(431e) Exploration of the Retention Mechanism in Supercritical Fluid Chromatography by Molecular Simulations

This presentation discusses molecular insights on the retention mechanism for prototypical analytes in supercritical fluid chromatography (SFC) and a comparison to the retention mechanism in reversed-phase liquid chromatography (RPLC). Gibbs ensemble Monte Carlo simulations are used to investigate the structure of the retentive phase in contact with different mobile phase compositions, temperatures, and pressures. The retentive phase model is a planar slit pore (width of 9 nm) with dimethyl octadecyl silane (ODS) ligands grafted to a cristobalite surface at a grafting density of 2.9 μmol/m² without end-capping that matches the one used in prior studies of RPLC retention [Rafferty et al., J. Chromatogr. A, 1218 (2011) 2203]. The mobile phases investigated are CO₂/methanol mixtures (0_, 5, and 10 mol% methanol in CO₂). The analyte molecules consist of C₁-C₆ linear alkanes and alcohols, and the conditions examined are at 293 (a subcritical temperature), 313, and 333 K with pressures of 15 and 30 MPa at each temperature. The molecular models are validated by comparison to experimental vaporliquid coexistence data for bulk CO₂/methanol mixtures.

The simulations indicate that the SFC retention of a methylene group (separating the homologous series of n-alkanes) is significantly weaker than in RPLC because the CO₂/methanol mixtures are much stronger solvents for the CH₂ group than neat water or an aqueous mobile phase with up to 50% v/v methanol or acetonitrile. In addition, the solubility of CO₂ in the ODS region is much larger than for water and methanol and makes the stationary phase less retentive for CH₂ groups. The presence of a hydroxyl group (separating a primary alcohol from the linear alkane with the same number of carbon atoms) reduces retention in RPLC because the mobile phase offers a more favorable environment than the stationary phase. The reverse is true in SFC with a neat CO₂ mobile phase where the availability of hydrogen-bonding sites due to residual silanols in the non-endcapped stationary phase makes it a more favorable environment. Addition of methanol allows for hydrogen-bonding in the SFC mobile phase and reduces the retention increment of the OH group due to stronger solvophilic interactions. Besides the stronger interactions with solvents, the methanol molecules “de-activate” the residual silanol groups, causing the loss of the retention of the OH group.

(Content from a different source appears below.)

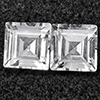 Natural White Topaz 2.96 Ct. 2 Pcs. Square Shape 6.2 Mm Gemstones From Brazil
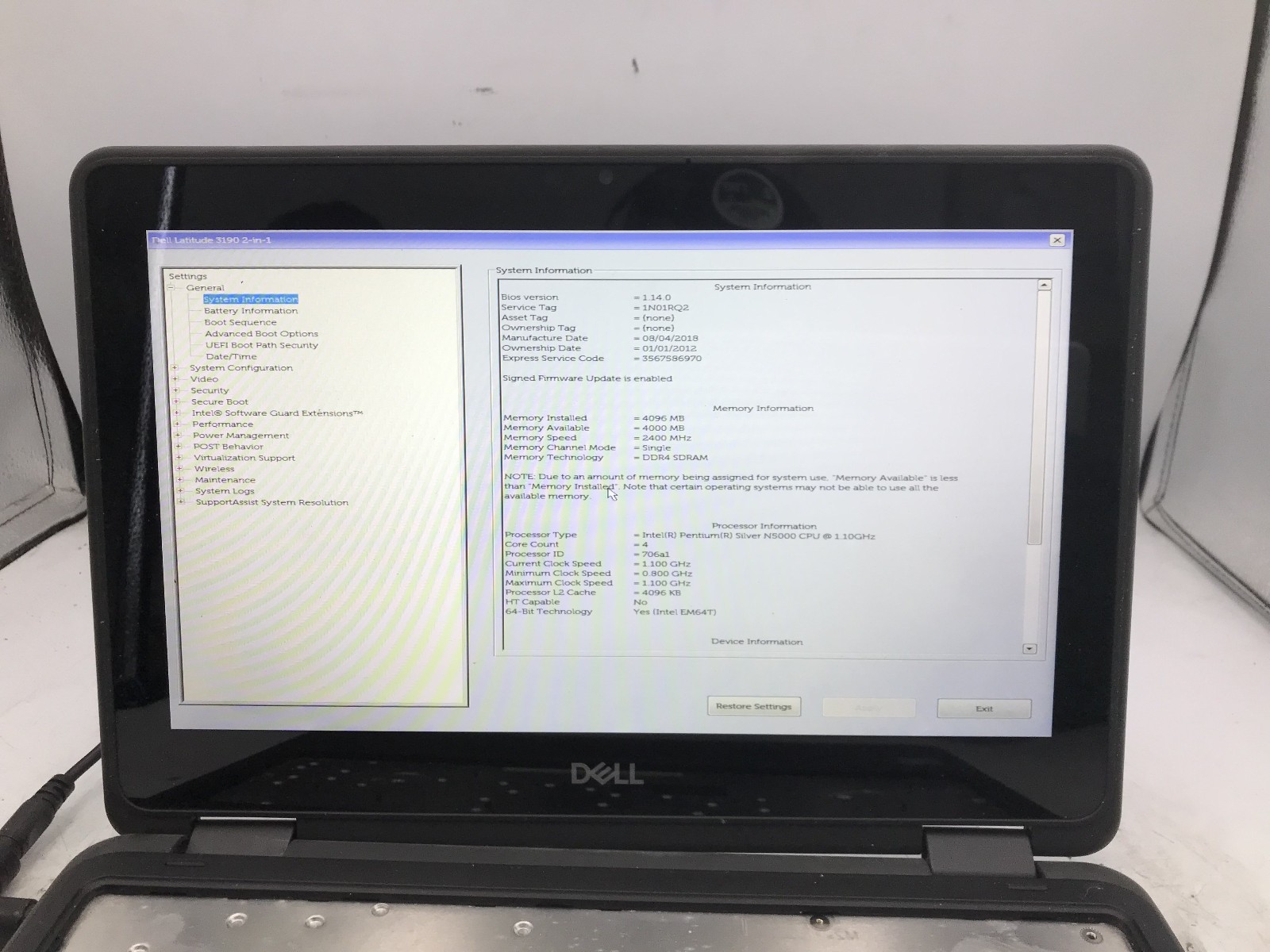 DELL LATITUDE 3190 -BOOTS TO BIOS- INTEL PENTIUM SILVER N5000 – 4GB RAM -READ-BB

In addition to thermodynamic information, the simulation trajectories are analyzed to yield detailed information on the ODS conformations, the spatial distribution of CO₂ and methanol molecules in the stationary phase, the spatial and orientational preferences of analyte molecules, and the propensities for silanol-methanol, silanol-analyte, and methanol-analyte hydrogen bond formation. The chain conformation in the SFC system does not show substantial changes over the range of temperatures and pressures investigated here, whereas there are significant differences to the chain conformation in the RPLC systems.

This research is supported by the Chemical Measurement and Imaging program in the National Science Foundation Division of Chemistry under Grant No. CHE-2003246 (with partial co-funding from the Division of Chemical, Bioengineering, Environmental, and Transport Systems).